Written request: Copy each of the following items line for line, changing nothing.

Listed records:
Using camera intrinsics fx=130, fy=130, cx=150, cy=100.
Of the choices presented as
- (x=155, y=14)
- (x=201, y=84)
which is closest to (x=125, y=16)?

Output:
Using camera intrinsics fx=130, fy=130, cx=150, cy=100.
Of the choices presented as
- (x=155, y=14)
- (x=201, y=84)
which is closest to (x=125, y=16)?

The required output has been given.